2013

Wohnwagenabenteuer in Tirol: Entdecke Judenstein und Innsbruck

Die Reise beginnt mit einem markanten Wechsel der Kulisse. Sobald wir die Grenze bei Kufstein passieren, schieben sich die massiven Felswände des Kaisergebirges in unser Sichtfeld. Unser Ziel ist das sonnige Hochplateau oberhalb von Innsbruck. Mit dem Wohnwagen am Haken ist die Auffahrt über die Mittelgebirgsstraße nach Rinn ein echtes Erlebnis – die Kurven schrauben sich sanft in die Höhe, und bei jedem Blick in den Rückspiegel wird das Inntal unter uns kleiner, während die schneebedeckten Gipfel der Nordkette gegenüber immer mächtiger wirken.

Wir steuern den Judenstein an. Der Ort selbst ist ruhig, fast andächtig und liegt eingebettet in saftige Bergwiesen und dichte Wälder. Da es direkt im Ortsteil Judenstein keinen klassischen Groß-Campingplatz gibt, steuern wir einen der terrassenförmig angelegten Plätze in der nahen Umgebung an (etwa in Hall oder direkt in Innsbruck/Mutters). Von dort aus ist Judenstein nur ein Katzensprung entfernt. Das Abstellen der Stützen und das erste Ausrichten des Wohnwagens fühlt sich hier oben anders an als an der See: Die Luft ist dünner, kristallklar und duftet intensiv nach Zirbenholz und frischem Heu.

Der Samstagmorgen beginnt mit einer Wanderung direkt von der Haustür aus. Wir spazieren zur Wallfahrtskirche Mariä Heimsuchung im Ortsteil Judenstein.

Die Geschichte des Ortes ist vielschichtig, doch heute ist es vor allem ein Ort der Stille und der weiten Ausblicke. Der Weg führt uns über den „Besinnungsweg“ durch den Wald. Das Knirschen der Wanderschuhe auf dem Waldboden ist das einzige Geräusch, bis wir eine Lichtung erreichen, die den Blick auf den Patscherkofel, den Hausberg der Innsbrucker, freigibt.
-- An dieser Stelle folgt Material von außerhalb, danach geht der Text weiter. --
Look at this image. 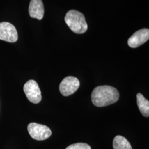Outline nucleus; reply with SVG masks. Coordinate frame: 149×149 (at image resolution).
I'll return each instance as SVG.
<instances>
[{
    "label": "nucleus",
    "mask_w": 149,
    "mask_h": 149,
    "mask_svg": "<svg viewBox=\"0 0 149 149\" xmlns=\"http://www.w3.org/2000/svg\"><path fill=\"white\" fill-rule=\"evenodd\" d=\"M23 90L28 100L33 103L37 104L42 100L41 91L36 81L29 80L23 87Z\"/></svg>",
    "instance_id": "20e7f679"
},
{
    "label": "nucleus",
    "mask_w": 149,
    "mask_h": 149,
    "mask_svg": "<svg viewBox=\"0 0 149 149\" xmlns=\"http://www.w3.org/2000/svg\"><path fill=\"white\" fill-rule=\"evenodd\" d=\"M119 98L118 91L111 86H100L92 93L91 100L96 107L107 106L118 101Z\"/></svg>",
    "instance_id": "f257e3e1"
},
{
    "label": "nucleus",
    "mask_w": 149,
    "mask_h": 149,
    "mask_svg": "<svg viewBox=\"0 0 149 149\" xmlns=\"http://www.w3.org/2000/svg\"><path fill=\"white\" fill-rule=\"evenodd\" d=\"M0 40L15 43L18 40V33L15 27L8 22L0 23Z\"/></svg>",
    "instance_id": "39448f33"
},
{
    "label": "nucleus",
    "mask_w": 149,
    "mask_h": 149,
    "mask_svg": "<svg viewBox=\"0 0 149 149\" xmlns=\"http://www.w3.org/2000/svg\"><path fill=\"white\" fill-rule=\"evenodd\" d=\"M27 129L31 136L37 140H44L52 135V131L50 128L36 123H30Z\"/></svg>",
    "instance_id": "7ed1b4c3"
},
{
    "label": "nucleus",
    "mask_w": 149,
    "mask_h": 149,
    "mask_svg": "<svg viewBox=\"0 0 149 149\" xmlns=\"http://www.w3.org/2000/svg\"><path fill=\"white\" fill-rule=\"evenodd\" d=\"M65 21L70 29L76 34L85 33L88 26L84 15L79 11L70 10L65 17Z\"/></svg>",
    "instance_id": "f03ea898"
},
{
    "label": "nucleus",
    "mask_w": 149,
    "mask_h": 149,
    "mask_svg": "<svg viewBox=\"0 0 149 149\" xmlns=\"http://www.w3.org/2000/svg\"><path fill=\"white\" fill-rule=\"evenodd\" d=\"M80 81L74 76H68L61 81L59 86L61 93L64 96L74 94L80 87Z\"/></svg>",
    "instance_id": "423d86ee"
},
{
    "label": "nucleus",
    "mask_w": 149,
    "mask_h": 149,
    "mask_svg": "<svg viewBox=\"0 0 149 149\" xmlns=\"http://www.w3.org/2000/svg\"><path fill=\"white\" fill-rule=\"evenodd\" d=\"M29 13L33 18L41 20L44 14V7L42 0H31L29 6Z\"/></svg>",
    "instance_id": "6e6552de"
},
{
    "label": "nucleus",
    "mask_w": 149,
    "mask_h": 149,
    "mask_svg": "<svg viewBox=\"0 0 149 149\" xmlns=\"http://www.w3.org/2000/svg\"><path fill=\"white\" fill-rule=\"evenodd\" d=\"M149 39V30L146 28L140 29L129 38L128 45L132 48H138L146 43Z\"/></svg>",
    "instance_id": "0eeeda50"
},
{
    "label": "nucleus",
    "mask_w": 149,
    "mask_h": 149,
    "mask_svg": "<svg viewBox=\"0 0 149 149\" xmlns=\"http://www.w3.org/2000/svg\"><path fill=\"white\" fill-rule=\"evenodd\" d=\"M114 149H133L128 140L120 135L116 136L113 140Z\"/></svg>",
    "instance_id": "9d476101"
},
{
    "label": "nucleus",
    "mask_w": 149,
    "mask_h": 149,
    "mask_svg": "<svg viewBox=\"0 0 149 149\" xmlns=\"http://www.w3.org/2000/svg\"><path fill=\"white\" fill-rule=\"evenodd\" d=\"M66 149H91V148L90 146L87 144L79 143L70 145Z\"/></svg>",
    "instance_id": "9b49d317"
},
{
    "label": "nucleus",
    "mask_w": 149,
    "mask_h": 149,
    "mask_svg": "<svg viewBox=\"0 0 149 149\" xmlns=\"http://www.w3.org/2000/svg\"><path fill=\"white\" fill-rule=\"evenodd\" d=\"M137 104L139 109L143 116L145 117H149V101L146 100L144 96L138 93L136 95Z\"/></svg>",
    "instance_id": "1a4fd4ad"
}]
</instances>
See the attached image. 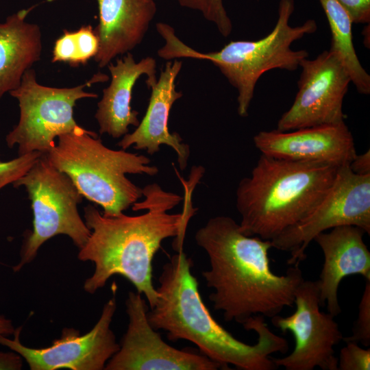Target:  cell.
Segmentation results:
<instances>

Am Nachmittag lassen wir den Wohnwagen stehen und nutzen die hervorragende Anbindung, um mit dem Bus oder dem Auto die kurze Strecke hinunter nach Innsbruck zu fahren.

Ein Bummel durch die Altstadt zum Goldenen Dachl ist Pflicht, doch das eigentliche Highlight ist der Kontrast: Unten das urbane Treiben und das prunkvolle Barock, oben unser kleines Zuhause auf Rädern in der absoluten Ruhe des Plateaus.

Den Abend verbringen wir vor dem Wohnwagen. Während im Norden die Sonne oft im Meer versinkt, erleben wir hier das Alpenglühen. Die Felsen der gegenüberliegenden Berge färben sich erst golden, dann tiefrosa, bis die Kühle der Bergnacht heraufzieht. Wir kochen uns eine deftige Jause mit Tiroler Speck und Bergkäse, den wir direkt beim Bauern im Dorf gekauft haben. Das neue Fahrwerk oder der Träger, den wir vielleicht noch im Kopf haben, spielt hier keine Rolle mehr – es zählt nur der Moment unter dem funkelnden Sternenhimmel der Alpen.

Am Sonntag genießen wir noch ein langes Frühstück im Freien, bevor wir das Gespann wieder startklar machen. Die Abfahrt ins Tal erfordert Konzentration und eine gute Motorbremse, aber das Gefühl, die Freiheit der Berge im Schlepptau zu haben, macht jede Kehre zu einem Genuss.


Ein kleiner Peer-Tipp: Da die Straßen rund um Rinn und Judenstein für Gespanne stellenweise eng sein können, schaut euch die Route vorab genau an. Besonders die „Aldranser Straße“ ist gut ausgebaut, aber man sollte bei Gegenverkehr mit einem breiten Wohnwagen vorausschauend fahren.